----- RECORDS TO PROCESS -----

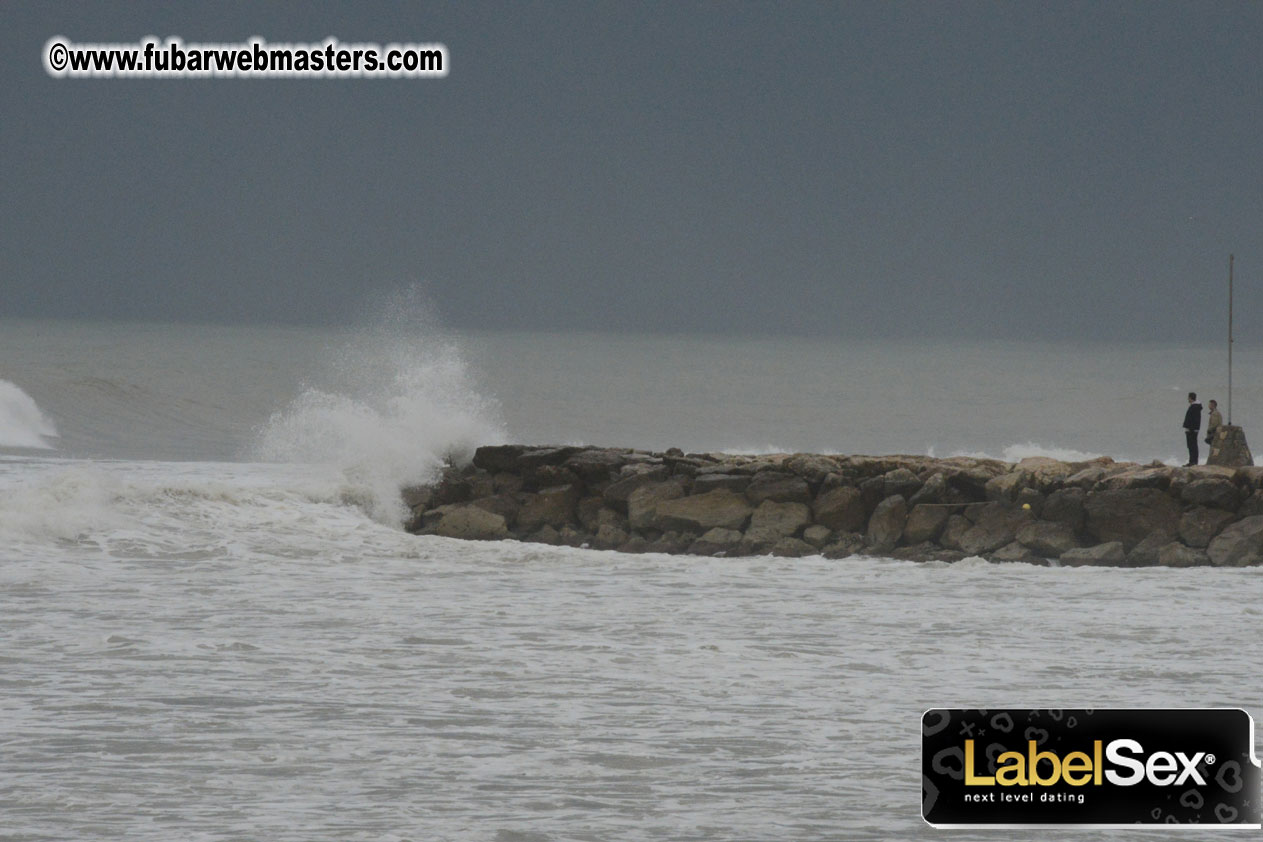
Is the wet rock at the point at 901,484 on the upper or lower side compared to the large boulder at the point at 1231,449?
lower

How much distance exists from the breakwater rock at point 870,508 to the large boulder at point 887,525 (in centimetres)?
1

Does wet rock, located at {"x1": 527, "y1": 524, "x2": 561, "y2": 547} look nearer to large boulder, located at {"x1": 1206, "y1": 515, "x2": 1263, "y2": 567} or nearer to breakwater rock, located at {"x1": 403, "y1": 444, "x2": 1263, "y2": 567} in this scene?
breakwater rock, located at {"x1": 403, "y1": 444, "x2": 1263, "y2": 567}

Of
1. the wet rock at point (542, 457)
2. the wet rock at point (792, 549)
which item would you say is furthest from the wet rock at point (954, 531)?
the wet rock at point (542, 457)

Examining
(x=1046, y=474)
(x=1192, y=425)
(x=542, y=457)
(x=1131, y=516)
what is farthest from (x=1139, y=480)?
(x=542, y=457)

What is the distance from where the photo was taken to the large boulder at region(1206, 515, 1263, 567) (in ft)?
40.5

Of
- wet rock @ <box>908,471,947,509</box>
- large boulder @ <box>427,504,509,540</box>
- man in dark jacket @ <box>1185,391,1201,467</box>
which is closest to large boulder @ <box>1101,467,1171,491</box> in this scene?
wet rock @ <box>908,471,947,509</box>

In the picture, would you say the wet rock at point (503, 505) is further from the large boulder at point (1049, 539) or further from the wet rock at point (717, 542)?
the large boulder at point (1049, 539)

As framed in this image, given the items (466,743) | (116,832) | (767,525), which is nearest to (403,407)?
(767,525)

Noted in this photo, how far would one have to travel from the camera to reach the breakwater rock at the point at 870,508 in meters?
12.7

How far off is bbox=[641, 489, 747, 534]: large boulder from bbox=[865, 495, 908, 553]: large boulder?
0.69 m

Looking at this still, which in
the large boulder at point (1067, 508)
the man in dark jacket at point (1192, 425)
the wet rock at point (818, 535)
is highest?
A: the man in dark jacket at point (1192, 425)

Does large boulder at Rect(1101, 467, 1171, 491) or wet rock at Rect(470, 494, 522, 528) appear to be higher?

-----

WHAT IS REQUIRED
Copy out each record shown above without alteration, skipping any picture.

EXERCISE ANSWER
Is the wet rock at the point at 901,484 on the upper or lower side compared to the large boulder at the point at 1231,449?
lower

How much distance exists from the breakwater rock at point 870,508 to the large boulder at point 887,525 (in centimetres)?
1

Does wet rock, located at {"x1": 527, "y1": 524, "x2": 561, "y2": 547} look nearer to large boulder, located at {"x1": 1206, "y1": 515, "x2": 1263, "y2": 567} or nearer to breakwater rock, located at {"x1": 403, "y1": 444, "x2": 1263, "y2": 567} in this scene?
breakwater rock, located at {"x1": 403, "y1": 444, "x2": 1263, "y2": 567}

Of
1. the wet rock at point (542, 457)
2. the wet rock at point (792, 549)
which item would you say is furthest from the wet rock at point (954, 531)?
the wet rock at point (542, 457)

Examining
(x=1046, y=474)
(x=1192, y=425)
(x=542, y=457)
(x=1131, y=516)
what is farthest from (x=1139, y=480)?
(x=542, y=457)

What is the distance from where the photo was taken to the large boulder at region(1206, 515, 1263, 567) (in ft)?
40.5

Of
- wet rock @ <box>908,471,947,509</box>
- large boulder @ <box>427,504,509,540</box>
- man in dark jacket @ <box>1185,391,1201,467</box>
which is closest to large boulder @ <box>1101,467,1171,491</box> in this scene?
wet rock @ <box>908,471,947,509</box>

In the picture, would you say the wet rock at point (503, 505) is further from the large boulder at point (1049, 539) or further from the wet rock at point (717, 542)?
the large boulder at point (1049, 539)

As framed in this image, given the items (466,743) | (116,832) | (767,525), which is nearest to (403,407)?
(767,525)

Noted in this photo, how far would one have to travel from the camera to reach the breakwater rock at the point at 870,508 in meters?
12.7

How far off is bbox=[641, 489, 747, 534]: large boulder from bbox=[865, 495, 908, 553]: large boulder?
0.69 m

Looking at this still, which in
the large boulder at point (1067, 508)
the man in dark jacket at point (1192, 425)
the wet rock at point (818, 535)
is highest?
A: the man in dark jacket at point (1192, 425)

Does large boulder at Rect(1101, 467, 1171, 491) or wet rock at Rect(470, 494, 522, 528) appear to be higher?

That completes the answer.